La puce doit-elle être ran­gée par­mi les ani­maux féroces ? On a réso­lu la ques­tion affir­ma­ti­ve­ment, parce qu’elle se nour­rit de sang. Moi, j’y répon­drai néga­ti­ve­ment : la puce est la dou­ceur et l’in­no­cence même : son exis­tence ne coûte la vie à aucun être, on n’a jamais cité per­sonne qui soit mort de sa piqûre. Il est vrai qu’elle pro­duit une déman­geai­son ; mais on se gratte.

Quant à sa pro­bi­té, qui peut la mettre en doute ? Sauf un peu de sang dont vous pou­vez fort bien vous pas­ser, vous a‑t-elle jamais déro­bé la moindre chose et cau­sé le plus petit tort ?

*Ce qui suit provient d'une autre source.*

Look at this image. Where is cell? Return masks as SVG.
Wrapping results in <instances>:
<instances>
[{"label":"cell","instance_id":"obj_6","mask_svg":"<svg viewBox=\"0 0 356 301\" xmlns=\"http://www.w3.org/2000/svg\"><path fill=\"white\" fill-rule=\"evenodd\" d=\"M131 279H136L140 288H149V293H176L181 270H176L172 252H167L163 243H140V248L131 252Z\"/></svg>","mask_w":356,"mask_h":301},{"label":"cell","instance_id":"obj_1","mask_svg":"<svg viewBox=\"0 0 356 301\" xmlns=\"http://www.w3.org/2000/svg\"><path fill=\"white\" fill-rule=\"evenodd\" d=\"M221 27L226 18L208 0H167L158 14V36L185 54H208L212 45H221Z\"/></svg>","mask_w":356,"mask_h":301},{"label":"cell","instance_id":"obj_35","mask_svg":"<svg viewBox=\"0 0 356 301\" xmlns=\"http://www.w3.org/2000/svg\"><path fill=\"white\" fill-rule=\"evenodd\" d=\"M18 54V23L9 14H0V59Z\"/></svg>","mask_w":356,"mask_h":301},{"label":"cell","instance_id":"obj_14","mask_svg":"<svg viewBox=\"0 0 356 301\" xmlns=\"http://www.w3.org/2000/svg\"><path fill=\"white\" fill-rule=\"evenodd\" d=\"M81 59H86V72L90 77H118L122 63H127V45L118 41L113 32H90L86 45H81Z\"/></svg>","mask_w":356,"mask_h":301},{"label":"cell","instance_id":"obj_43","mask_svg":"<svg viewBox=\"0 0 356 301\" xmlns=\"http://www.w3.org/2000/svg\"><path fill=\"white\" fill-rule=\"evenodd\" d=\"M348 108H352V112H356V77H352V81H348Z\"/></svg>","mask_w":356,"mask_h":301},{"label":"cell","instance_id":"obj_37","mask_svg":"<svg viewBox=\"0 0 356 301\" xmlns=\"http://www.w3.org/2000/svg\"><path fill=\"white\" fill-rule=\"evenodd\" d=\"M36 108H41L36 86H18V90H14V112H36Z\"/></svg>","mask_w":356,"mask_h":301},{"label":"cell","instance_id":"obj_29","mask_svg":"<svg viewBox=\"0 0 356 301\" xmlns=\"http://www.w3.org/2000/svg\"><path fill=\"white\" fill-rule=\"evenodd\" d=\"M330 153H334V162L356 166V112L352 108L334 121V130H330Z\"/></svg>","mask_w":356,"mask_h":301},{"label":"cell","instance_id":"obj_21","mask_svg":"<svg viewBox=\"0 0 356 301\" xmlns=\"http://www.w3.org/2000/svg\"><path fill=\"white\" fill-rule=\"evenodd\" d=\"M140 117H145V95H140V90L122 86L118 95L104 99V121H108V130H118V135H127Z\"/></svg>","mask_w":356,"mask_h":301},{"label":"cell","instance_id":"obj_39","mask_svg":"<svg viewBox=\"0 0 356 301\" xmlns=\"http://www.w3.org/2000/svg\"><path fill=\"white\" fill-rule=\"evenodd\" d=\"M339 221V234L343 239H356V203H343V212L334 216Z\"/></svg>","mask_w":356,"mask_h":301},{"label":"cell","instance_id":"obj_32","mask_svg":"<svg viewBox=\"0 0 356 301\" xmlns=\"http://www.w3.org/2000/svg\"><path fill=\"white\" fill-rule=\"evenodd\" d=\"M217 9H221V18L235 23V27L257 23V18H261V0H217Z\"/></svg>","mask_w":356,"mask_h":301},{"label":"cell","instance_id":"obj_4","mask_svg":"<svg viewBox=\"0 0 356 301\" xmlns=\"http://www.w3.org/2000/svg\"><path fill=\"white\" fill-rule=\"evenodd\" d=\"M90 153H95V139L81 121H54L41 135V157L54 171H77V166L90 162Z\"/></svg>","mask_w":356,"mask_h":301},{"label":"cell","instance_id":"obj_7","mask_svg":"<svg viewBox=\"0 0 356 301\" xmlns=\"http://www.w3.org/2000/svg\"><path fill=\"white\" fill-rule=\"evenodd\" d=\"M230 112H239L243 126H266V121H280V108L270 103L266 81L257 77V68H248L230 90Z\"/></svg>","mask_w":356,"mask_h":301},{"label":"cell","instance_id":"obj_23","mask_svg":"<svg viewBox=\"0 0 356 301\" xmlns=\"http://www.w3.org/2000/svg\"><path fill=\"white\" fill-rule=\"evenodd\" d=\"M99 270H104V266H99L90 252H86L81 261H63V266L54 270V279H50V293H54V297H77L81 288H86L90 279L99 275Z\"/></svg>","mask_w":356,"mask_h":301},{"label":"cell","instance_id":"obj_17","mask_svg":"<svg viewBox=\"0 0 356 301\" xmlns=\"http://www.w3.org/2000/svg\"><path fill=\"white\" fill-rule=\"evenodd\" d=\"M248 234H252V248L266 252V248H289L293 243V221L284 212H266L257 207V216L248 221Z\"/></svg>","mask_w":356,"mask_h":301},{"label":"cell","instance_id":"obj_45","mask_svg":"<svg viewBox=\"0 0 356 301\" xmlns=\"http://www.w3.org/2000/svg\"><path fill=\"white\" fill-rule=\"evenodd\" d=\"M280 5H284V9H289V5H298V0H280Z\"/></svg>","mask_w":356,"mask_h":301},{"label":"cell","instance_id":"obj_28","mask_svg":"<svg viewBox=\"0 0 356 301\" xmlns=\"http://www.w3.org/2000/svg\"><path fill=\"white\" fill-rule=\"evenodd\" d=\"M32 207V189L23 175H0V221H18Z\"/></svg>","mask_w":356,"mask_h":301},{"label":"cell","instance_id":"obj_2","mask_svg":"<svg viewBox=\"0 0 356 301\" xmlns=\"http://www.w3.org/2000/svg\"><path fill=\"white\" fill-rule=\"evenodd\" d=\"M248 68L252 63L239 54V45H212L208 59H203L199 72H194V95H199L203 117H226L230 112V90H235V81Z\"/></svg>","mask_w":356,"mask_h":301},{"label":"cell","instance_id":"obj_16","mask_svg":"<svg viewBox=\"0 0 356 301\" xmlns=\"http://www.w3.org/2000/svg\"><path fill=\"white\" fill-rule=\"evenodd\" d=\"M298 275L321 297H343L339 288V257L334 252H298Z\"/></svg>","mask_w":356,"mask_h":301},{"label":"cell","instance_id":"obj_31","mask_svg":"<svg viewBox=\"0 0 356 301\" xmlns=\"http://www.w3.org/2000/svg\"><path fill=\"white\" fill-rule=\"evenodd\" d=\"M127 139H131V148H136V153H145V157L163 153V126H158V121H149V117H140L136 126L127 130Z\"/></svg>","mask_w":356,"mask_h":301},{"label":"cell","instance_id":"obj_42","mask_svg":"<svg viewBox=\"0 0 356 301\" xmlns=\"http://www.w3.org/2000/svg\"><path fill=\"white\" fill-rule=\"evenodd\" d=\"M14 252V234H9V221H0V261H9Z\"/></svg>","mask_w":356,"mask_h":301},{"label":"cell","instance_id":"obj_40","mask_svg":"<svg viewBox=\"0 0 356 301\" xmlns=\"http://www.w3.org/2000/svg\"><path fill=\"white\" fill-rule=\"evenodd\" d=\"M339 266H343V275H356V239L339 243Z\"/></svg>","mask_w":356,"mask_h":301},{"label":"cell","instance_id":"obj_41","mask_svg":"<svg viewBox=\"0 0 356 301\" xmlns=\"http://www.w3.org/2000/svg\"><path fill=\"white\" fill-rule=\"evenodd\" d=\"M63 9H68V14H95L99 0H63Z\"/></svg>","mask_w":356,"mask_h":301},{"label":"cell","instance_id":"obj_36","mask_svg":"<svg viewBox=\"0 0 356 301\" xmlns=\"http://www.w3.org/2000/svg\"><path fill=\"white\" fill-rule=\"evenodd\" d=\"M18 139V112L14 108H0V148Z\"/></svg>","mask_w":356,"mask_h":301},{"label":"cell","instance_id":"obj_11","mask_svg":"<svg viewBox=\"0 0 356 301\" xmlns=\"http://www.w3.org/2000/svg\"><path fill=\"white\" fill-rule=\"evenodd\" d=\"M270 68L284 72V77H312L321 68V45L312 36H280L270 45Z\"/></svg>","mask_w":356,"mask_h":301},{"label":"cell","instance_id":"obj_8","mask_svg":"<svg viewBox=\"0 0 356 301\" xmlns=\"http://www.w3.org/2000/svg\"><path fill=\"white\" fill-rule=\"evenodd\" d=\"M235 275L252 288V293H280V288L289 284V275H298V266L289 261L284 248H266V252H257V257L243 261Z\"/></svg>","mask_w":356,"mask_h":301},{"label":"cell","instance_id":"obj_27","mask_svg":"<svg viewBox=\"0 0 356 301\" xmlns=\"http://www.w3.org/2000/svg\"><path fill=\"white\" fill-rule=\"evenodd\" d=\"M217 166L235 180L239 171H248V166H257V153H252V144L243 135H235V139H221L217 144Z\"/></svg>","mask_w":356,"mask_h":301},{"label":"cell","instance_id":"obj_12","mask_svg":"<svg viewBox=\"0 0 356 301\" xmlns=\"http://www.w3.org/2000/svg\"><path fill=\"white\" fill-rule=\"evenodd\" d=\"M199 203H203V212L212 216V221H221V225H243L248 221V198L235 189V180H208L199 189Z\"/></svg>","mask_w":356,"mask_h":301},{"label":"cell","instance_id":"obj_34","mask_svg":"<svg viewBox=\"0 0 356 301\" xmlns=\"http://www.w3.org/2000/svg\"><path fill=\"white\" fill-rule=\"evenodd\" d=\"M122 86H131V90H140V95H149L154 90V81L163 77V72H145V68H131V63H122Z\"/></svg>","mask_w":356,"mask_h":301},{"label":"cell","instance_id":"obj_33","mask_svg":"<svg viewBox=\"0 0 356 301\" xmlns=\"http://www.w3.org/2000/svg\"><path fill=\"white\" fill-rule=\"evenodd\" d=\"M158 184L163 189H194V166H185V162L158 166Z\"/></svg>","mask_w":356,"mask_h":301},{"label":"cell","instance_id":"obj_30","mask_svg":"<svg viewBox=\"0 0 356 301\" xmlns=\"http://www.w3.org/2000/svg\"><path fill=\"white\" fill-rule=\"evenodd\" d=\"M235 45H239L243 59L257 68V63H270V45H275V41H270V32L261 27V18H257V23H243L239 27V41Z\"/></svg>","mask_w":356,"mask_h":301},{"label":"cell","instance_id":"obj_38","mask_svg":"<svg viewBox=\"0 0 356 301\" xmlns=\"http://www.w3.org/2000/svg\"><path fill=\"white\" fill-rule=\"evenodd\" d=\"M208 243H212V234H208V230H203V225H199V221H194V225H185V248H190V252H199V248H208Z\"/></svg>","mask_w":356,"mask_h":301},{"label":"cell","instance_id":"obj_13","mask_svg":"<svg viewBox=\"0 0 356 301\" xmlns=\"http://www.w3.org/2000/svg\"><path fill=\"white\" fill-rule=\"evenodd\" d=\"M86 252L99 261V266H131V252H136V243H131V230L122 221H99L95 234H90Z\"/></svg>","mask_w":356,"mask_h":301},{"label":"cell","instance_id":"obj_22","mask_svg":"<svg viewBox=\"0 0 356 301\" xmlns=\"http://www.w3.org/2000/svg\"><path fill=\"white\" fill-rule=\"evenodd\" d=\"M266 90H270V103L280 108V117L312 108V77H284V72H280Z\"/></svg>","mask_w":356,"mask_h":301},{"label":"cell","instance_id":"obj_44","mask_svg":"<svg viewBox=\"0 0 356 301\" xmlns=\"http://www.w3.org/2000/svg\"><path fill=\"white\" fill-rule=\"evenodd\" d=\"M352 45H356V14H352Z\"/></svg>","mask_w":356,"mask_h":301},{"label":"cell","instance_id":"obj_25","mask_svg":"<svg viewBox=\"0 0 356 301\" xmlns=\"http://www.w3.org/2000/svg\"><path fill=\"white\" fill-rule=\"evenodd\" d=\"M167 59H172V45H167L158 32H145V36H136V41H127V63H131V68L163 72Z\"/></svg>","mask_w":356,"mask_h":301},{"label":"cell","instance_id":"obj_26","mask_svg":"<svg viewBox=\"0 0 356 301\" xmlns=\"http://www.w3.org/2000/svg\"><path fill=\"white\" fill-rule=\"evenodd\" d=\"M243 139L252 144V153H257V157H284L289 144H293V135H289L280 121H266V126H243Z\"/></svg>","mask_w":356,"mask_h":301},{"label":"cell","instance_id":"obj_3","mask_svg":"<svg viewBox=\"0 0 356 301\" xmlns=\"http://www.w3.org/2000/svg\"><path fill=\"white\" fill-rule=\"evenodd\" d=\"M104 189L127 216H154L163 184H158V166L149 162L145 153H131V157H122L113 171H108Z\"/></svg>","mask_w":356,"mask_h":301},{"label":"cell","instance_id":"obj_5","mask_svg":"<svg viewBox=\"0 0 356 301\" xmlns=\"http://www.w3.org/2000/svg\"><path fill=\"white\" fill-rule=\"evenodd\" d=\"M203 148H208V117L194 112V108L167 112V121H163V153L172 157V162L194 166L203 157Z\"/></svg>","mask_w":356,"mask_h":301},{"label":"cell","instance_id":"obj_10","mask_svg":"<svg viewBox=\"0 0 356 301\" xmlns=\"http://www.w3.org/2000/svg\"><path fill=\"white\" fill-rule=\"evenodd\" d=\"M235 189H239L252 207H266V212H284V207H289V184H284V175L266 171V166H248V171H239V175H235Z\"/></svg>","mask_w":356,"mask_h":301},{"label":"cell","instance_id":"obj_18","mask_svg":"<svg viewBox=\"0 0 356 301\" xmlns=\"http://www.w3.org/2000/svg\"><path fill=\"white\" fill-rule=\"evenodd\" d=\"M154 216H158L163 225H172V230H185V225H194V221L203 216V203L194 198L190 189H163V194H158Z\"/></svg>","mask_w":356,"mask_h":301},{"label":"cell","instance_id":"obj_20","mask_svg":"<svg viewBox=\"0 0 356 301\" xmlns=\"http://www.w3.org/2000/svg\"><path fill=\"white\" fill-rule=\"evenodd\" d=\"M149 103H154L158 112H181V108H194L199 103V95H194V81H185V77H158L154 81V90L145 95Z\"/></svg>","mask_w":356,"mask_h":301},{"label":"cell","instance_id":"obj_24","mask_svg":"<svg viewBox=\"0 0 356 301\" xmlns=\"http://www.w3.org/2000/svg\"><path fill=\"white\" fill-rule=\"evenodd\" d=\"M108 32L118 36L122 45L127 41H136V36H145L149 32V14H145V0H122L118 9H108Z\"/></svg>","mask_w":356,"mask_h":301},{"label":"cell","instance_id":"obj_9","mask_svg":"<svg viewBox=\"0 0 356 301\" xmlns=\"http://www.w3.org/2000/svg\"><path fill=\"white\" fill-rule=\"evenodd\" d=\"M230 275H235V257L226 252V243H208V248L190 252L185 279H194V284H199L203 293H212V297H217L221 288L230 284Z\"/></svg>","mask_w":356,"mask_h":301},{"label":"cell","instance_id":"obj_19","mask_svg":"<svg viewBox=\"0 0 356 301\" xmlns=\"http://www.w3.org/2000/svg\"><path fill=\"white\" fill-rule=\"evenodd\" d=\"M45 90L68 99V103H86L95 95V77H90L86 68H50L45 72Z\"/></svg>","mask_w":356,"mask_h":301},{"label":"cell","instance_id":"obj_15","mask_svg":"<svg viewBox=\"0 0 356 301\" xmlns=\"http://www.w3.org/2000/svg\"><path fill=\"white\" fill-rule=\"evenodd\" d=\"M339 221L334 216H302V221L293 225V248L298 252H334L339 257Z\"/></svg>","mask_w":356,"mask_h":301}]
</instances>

Si vous appe­lez ain­si le choix qu’elle a fait de votre per­sonne pour y éta­blir son domi­cile, vous y ver­rez du moins une preuve de sa confiance et de sa bonne foi. Agi­rait-elle ain­si, ou se jet­te­rait-elle dans vos bras, si elle n’é­tait convain­cue de ses droits sur vous ? Évi­dem­ment, lors­qu’elle court sur votre peau, elle y enfonce sa trompe de même qu’un jar­di­nier y enfon­ce­rait sa bêche, ou le labou­reur le soc de sa char­rue ; elle croit être sur un champ à elle ; comme vous vous croyez sur un champ à vous parce que vous êtes sur celui de votre père qui, en défi­ni­tive, ne le tenait que de son père ou de celui qui y avait sau­té le premier.

Or, s’il ne peut, dans la nature, exis­ter deux poids et deux mesures, vous êtes donc la pro­prié­té de la puce qui a sau­té sur vous la pre­mière, Chaque famille d’a­ptère a ain­si son ter­ri­toire vivant où elle ne souffre pas qu’une autre famille s’é­ta­blisse : c’est son bien, c’est son patri­moine. Il est à elle par la seule rai­son qu’elle y a arbo­ré son pavillon, comme dirait un Anglais.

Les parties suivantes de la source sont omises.